The bottle of Prosecco that is in our fridge will be given away tomorrow since it has begun to speak to me, “mmm, , drink me, just imagine the lovely icy fizziness, you know you want to, no-one will know…”  (not terribly imaginative this bottle, and it makes up words) apart from I will and that’s enough.  I am many things including weak when it comes to self-control generally but I feel so accountable doing this, both to all the wonderful people who have supported and sponsored me and of course to Darcy.  Thankfully I definitely got the gift of tenacity from both my parents so when I do something…  Roll on the 12th May however!

I’ve been thinking about community today, and how far I’ve come in terms of feeling settled in just a few months.    A lot of you will know that I have a tendency to over-think things and there is no doubt I have done it with the whole expat situation.  I’ve even been known to bring my post-colonial and anthropological learning into the discussion, applying the idea of ‘the other’ to myself and the boys.  It has really concerned me that they and I will not share a cultural identity should we choose to remain away from the UK.

I am not yet entirely at peace with this however I have decided to put this to one side for now and simply enjoy living in Mosman.  We are truly blessed to live in a place which affords us easy access to every amenity and facility we require or desire (just a pity it’s not more affordable).  The boys are settled into the most wonderful schools, both of which have such strong community values and which we really feel a part of and now have some lovely friends through.  To supplement this I joined the social committee and coerced Andrew into being on the management committee of the Northern Nursery School.  Turns out I chose the wrong committee, we meet in the mornings with children in tow as opposed to the evenings with wine in hand…hmm, I sense a theme to this post.

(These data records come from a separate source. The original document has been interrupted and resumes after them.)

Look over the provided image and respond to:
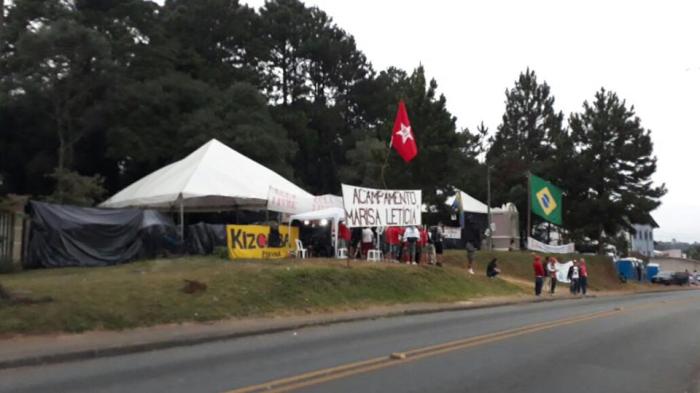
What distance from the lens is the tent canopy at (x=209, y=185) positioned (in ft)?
92.0

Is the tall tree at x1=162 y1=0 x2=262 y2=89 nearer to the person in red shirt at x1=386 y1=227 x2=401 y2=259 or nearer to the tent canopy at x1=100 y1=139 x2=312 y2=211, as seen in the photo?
the tent canopy at x1=100 y1=139 x2=312 y2=211

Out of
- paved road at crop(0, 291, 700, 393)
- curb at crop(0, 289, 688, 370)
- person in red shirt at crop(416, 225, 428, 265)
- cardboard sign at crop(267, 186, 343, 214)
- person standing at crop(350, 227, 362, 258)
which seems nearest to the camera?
paved road at crop(0, 291, 700, 393)

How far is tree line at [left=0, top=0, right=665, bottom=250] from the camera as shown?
144ft

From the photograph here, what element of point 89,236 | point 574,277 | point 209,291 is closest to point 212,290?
point 209,291

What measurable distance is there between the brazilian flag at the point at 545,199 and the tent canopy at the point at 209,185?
19608 mm

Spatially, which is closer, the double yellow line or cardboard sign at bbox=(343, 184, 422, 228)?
the double yellow line

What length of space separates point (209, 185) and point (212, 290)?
12.9 metres

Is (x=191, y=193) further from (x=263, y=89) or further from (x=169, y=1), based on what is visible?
(x=169, y=1)

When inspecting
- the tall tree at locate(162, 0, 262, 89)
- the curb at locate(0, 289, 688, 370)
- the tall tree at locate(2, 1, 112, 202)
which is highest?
the tall tree at locate(162, 0, 262, 89)

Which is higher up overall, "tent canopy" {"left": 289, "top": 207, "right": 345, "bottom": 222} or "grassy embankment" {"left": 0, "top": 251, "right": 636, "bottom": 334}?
"tent canopy" {"left": 289, "top": 207, "right": 345, "bottom": 222}

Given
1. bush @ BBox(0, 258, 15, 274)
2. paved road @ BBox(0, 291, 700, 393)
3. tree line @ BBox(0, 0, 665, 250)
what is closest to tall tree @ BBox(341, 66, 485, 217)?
tree line @ BBox(0, 0, 665, 250)

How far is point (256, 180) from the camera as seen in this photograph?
3064cm

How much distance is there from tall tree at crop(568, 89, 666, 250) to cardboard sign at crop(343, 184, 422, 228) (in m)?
29.9

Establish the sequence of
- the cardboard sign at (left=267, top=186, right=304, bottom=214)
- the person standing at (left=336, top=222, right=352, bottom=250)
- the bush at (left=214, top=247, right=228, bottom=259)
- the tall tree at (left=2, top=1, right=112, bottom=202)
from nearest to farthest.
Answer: the bush at (left=214, top=247, right=228, bottom=259) → the person standing at (left=336, top=222, right=352, bottom=250) → the cardboard sign at (left=267, top=186, right=304, bottom=214) → the tall tree at (left=2, top=1, right=112, bottom=202)
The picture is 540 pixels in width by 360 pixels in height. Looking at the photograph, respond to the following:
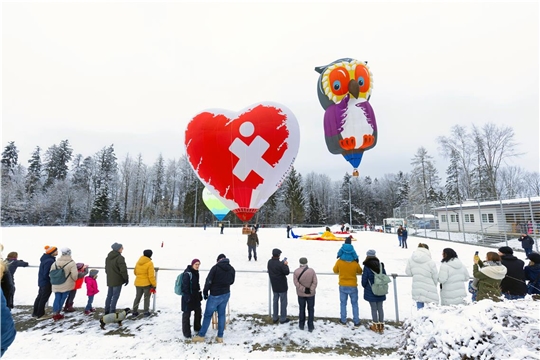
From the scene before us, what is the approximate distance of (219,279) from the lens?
479 centimetres

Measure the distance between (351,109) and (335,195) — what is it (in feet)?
195

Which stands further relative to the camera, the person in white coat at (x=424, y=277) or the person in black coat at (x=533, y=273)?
the person in white coat at (x=424, y=277)

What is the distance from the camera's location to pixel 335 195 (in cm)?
7319

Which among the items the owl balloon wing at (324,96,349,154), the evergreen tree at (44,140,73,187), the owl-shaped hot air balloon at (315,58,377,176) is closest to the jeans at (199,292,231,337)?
the owl-shaped hot air balloon at (315,58,377,176)

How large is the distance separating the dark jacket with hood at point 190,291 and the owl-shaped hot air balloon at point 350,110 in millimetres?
13083

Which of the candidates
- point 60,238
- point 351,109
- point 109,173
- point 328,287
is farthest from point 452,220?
point 109,173

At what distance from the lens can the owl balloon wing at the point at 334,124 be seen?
16031 millimetres

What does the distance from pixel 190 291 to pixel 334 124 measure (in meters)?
13.6

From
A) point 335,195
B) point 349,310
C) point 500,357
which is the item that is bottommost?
point 349,310

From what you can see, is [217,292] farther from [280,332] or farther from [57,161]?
[57,161]

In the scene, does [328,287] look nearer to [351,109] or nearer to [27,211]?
[351,109]

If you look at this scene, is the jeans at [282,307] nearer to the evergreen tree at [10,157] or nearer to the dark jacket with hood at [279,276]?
the dark jacket with hood at [279,276]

We met a lovely lady on the ferry last weekend who has lived in Mosman for thirty years and who told me she met most of her close friends when their children were around this age.  I suggested that we all live for the Friday evening wine with children’s supper and she replied ‘And what about the Monday to Thursday wines?’  A kindred spirit and great example that we are not all dreadful old soaks as we feared.

My sense of belonging was shaken a little this morning when I found that a nasty note had been shoved under our front door.  In it, some nutter from the flats which overlook our back garden accused the boys of waking her up (we’re assuming female from the handwriting) every morning at 6am (when it is still dark and the boys are still in bed) and then a line later expresses her pity for said annoying boys since they have a mother who shouts.  Show me the mother of three very lively boys under 6 who never has cause to shout and I’ll promise not to drink for a bloody year.  What a cheek!  Talk about not having enough in your own life to worry about.   Andrew made me report the old bag to the police who said I should have phoned and they would have come round in order that the perp (ha ha!) might have seen them and therefore would know we’d reported her.  What a cowardly thing to do and the last thing I need.

Phew.  Now I need a drink more than ever.

Image      Autumnal Joy!

Running wise my lovely friend Chris, a chiropractor whose son Hugo is Sam’s bestie, re-aligned my ankles (I think that’s what she said) and I now have orthotic insoles in my trainers…fingers, or rather toes, crossed I’ll be able to run a bit more in the last week I have to train.

Darcy is at home recovering from the immunotherapy treatment that was really brutal last week.  Wee soul, it is just so much for anyone to go through, let alone a child.  As a Mum I imagine it must be utterly heart-breaking to watch.  I feel it physically in my gut when I think about the Wilson family and what they are all going through, they show such bravery and determination always with a ready smile.  Simply amazing.

Fan-bloody-tastic effort everyone!  We have made it to the $500 mark which was the initial goal.  I’m upping it to $700 by next Sunday, can we do it?  Yes we can!